If the TD doesn’t know which pairing choices are better than others (much less which ones are just plain wrong), how does the TD know when the pairing program is mis-configured or makes an error or poor choice?

An idea that has been kicked around but never implemented is to have a series of 'What’s the Best Pairing" quizzes on the website, perhaps with multiple-choice answers and an explanation of the plusses and minuses of each option.

I don’t know if Discourse has an option that includes all of that, the poll option doesn’t really have the ‘explanation’ part.
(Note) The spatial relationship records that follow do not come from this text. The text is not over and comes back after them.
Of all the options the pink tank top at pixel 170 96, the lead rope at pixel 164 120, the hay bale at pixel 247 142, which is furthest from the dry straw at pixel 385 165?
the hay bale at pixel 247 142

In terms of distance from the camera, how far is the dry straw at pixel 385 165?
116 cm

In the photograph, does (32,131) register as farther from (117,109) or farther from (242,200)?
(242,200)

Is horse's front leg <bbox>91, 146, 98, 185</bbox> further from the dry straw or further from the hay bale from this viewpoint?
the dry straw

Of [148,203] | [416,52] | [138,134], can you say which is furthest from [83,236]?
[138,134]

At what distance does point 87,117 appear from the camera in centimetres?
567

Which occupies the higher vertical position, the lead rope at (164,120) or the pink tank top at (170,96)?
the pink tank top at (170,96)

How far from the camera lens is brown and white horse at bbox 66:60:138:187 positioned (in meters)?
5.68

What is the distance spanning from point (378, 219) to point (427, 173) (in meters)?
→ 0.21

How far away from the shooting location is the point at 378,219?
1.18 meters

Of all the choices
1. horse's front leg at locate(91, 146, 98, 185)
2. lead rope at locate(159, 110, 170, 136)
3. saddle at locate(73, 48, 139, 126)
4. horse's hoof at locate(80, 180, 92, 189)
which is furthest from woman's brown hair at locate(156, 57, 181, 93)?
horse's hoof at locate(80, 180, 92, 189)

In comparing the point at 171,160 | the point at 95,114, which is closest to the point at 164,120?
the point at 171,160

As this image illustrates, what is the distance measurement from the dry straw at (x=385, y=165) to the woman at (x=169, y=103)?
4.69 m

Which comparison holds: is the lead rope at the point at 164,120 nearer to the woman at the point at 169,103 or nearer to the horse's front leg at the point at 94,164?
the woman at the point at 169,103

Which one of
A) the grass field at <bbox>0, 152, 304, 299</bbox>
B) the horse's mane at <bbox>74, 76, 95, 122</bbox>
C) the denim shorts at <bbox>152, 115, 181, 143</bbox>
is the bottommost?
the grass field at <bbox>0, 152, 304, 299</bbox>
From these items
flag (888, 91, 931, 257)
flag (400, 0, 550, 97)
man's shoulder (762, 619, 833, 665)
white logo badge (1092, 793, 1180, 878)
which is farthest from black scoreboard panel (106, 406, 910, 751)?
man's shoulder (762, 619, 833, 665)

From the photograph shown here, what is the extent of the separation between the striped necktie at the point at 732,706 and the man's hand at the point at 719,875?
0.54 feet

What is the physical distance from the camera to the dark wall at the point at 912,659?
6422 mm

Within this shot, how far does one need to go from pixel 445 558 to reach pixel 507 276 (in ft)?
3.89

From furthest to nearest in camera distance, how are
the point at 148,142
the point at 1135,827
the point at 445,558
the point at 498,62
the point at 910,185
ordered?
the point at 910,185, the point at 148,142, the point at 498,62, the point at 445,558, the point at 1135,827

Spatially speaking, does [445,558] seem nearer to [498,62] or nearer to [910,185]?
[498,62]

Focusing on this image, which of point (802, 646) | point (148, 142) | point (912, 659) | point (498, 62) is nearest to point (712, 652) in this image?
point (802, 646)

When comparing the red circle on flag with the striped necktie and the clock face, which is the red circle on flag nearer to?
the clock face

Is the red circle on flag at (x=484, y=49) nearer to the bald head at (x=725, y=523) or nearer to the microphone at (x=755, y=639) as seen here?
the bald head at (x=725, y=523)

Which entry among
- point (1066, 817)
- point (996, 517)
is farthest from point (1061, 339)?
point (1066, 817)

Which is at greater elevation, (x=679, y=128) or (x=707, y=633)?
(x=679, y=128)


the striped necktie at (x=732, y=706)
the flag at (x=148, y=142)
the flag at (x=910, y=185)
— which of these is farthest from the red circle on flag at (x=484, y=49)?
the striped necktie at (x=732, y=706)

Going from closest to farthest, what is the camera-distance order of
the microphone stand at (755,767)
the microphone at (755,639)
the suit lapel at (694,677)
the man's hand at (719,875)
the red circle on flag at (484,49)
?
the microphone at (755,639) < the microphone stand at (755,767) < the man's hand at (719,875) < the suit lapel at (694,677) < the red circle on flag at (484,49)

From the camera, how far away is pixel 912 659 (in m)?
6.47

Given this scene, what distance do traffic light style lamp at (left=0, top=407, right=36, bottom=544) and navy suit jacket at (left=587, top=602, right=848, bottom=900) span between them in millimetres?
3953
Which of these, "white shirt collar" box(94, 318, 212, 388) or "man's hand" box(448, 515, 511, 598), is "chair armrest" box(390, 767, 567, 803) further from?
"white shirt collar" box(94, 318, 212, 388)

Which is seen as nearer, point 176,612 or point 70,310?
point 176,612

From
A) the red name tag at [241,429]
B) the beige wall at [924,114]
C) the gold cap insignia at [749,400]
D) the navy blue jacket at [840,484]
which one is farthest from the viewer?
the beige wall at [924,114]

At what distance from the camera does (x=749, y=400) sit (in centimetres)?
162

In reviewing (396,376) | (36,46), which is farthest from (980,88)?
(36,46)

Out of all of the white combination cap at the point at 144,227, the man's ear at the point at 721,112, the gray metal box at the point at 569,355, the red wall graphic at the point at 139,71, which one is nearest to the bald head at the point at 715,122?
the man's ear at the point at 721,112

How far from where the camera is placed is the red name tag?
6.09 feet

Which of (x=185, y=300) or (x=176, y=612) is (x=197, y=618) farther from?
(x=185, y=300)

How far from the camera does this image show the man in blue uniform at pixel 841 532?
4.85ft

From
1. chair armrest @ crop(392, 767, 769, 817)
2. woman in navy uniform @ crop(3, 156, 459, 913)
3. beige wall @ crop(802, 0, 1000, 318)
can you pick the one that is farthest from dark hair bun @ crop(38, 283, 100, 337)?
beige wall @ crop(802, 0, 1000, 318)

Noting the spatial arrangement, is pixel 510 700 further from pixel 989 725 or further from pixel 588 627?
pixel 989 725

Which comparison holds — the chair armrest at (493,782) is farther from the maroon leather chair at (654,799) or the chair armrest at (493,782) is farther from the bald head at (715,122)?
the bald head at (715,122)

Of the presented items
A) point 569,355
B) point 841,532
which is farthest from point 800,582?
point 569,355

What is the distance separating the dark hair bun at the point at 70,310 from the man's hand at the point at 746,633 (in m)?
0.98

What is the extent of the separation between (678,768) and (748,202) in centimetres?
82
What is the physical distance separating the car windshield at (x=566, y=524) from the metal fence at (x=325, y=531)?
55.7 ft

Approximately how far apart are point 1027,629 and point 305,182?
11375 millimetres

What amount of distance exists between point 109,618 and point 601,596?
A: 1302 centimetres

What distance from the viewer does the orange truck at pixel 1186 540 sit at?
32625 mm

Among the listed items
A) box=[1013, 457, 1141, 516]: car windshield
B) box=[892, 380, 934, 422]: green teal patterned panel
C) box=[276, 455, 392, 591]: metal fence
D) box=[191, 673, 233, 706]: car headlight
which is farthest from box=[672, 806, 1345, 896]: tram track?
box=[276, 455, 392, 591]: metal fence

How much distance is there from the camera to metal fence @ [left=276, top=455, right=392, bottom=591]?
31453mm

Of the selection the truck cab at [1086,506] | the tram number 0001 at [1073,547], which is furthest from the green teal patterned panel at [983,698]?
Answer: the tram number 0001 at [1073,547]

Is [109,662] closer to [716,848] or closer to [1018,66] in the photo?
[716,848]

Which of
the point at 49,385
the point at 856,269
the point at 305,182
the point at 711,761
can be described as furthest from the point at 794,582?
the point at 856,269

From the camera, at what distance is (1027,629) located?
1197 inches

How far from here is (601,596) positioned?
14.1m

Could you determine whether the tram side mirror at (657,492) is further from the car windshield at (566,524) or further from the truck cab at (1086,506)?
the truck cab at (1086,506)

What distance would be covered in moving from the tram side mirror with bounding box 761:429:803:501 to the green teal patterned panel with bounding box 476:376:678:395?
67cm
One thing about the FIDE Dutch System (their standard Swiss pairing and the only one they actually test) is that it is basically a codification of the SwissPerfect pairings. So they have a ready-made arbiter of “correct”—if you can match SwissPerfect you are (basically by definition) doing the correct pairings. The certification process requires the tested software to be able to generate random tournaments for checking vs another already certified program and to have a checker which imports random tournaments from an already certified program and reports on any differences.

Since US Chess doesn’t have algorithmic pairings, nothing like that is particularly simple. It would require almost as much work to write a program to see whether a set of pairings is acceptable (i.e. that, among other things, it corrects as many colors as possible without violating swap limits, doesn’t violate swap limits unnecessarily) as it would to write a pairing algorithm in the first place.